* _Exercise brief_
Print the line that has "class: Mammalia" in it, then every remaining line of the data, exactly and without anything extra.

Entries provided: Begin

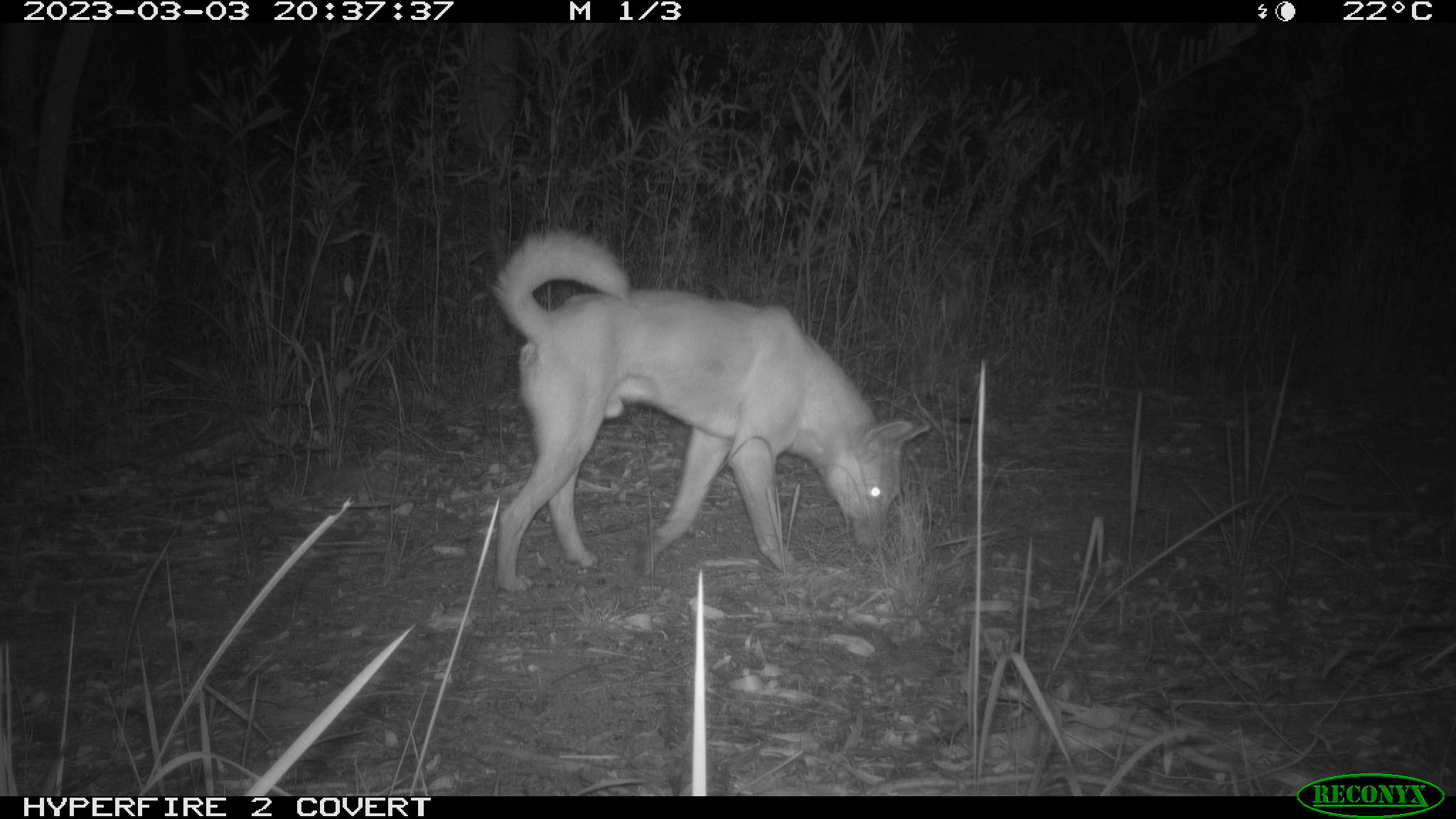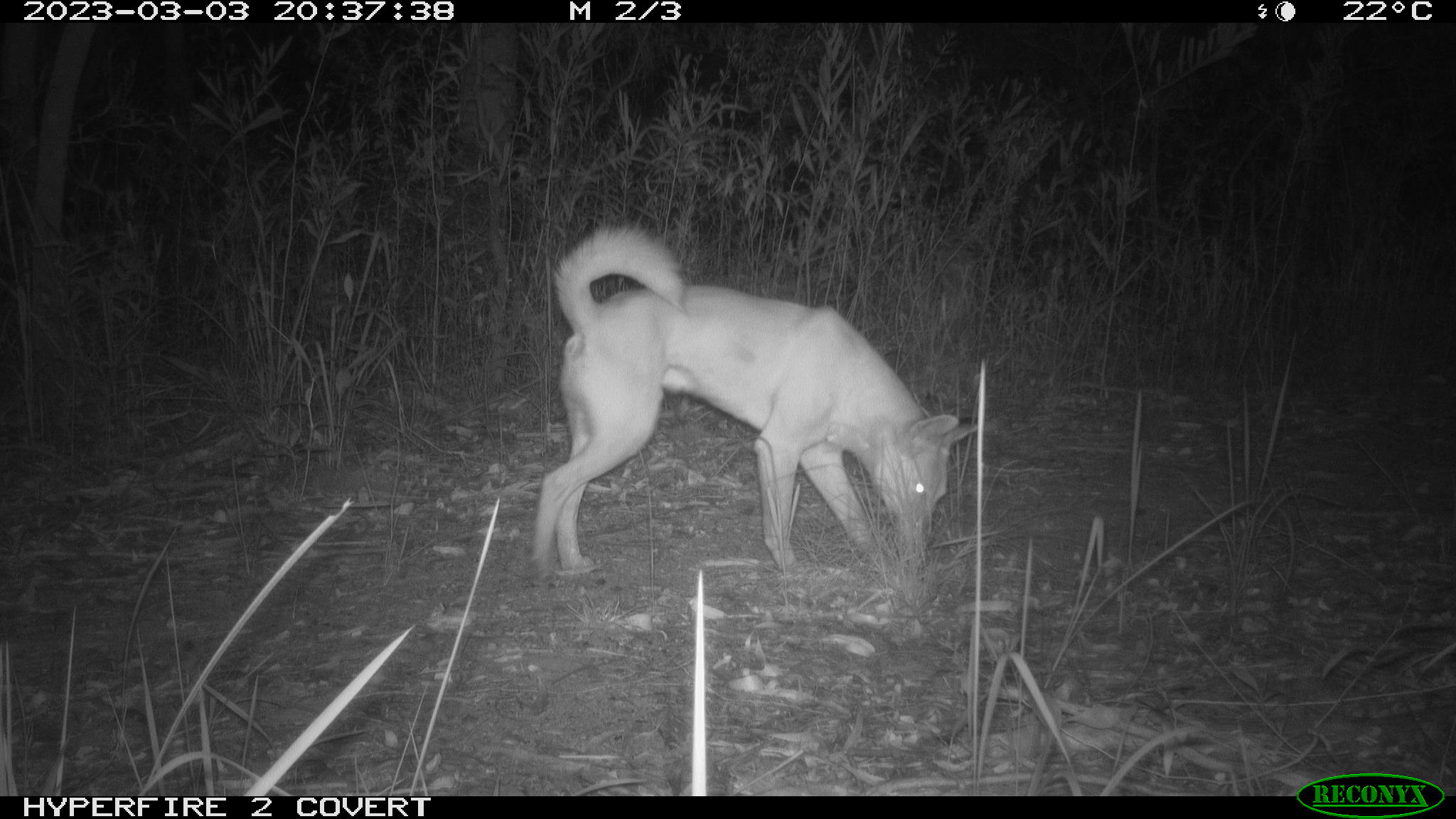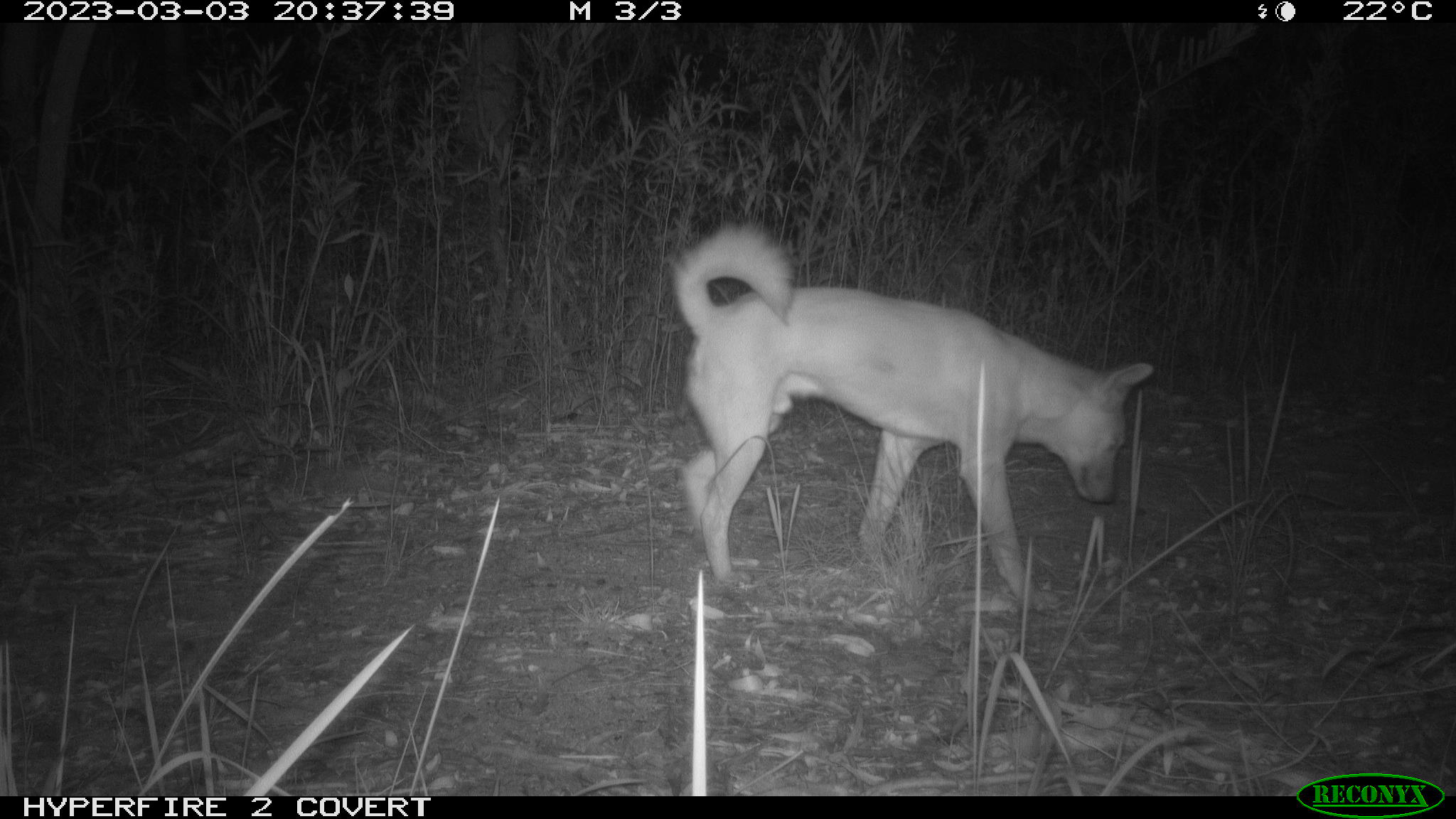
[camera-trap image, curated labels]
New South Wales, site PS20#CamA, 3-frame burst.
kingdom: Animalia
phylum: Chordata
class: Mammalia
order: Carnivora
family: Canidae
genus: Canis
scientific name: Canis familiaris dingo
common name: dingo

Entries provided: End

* _Response area_
class: Mammalia
order: Carnivora
family: Canidae
genus: Canis
scientific name: Canis familiaris dingo
common name: dingo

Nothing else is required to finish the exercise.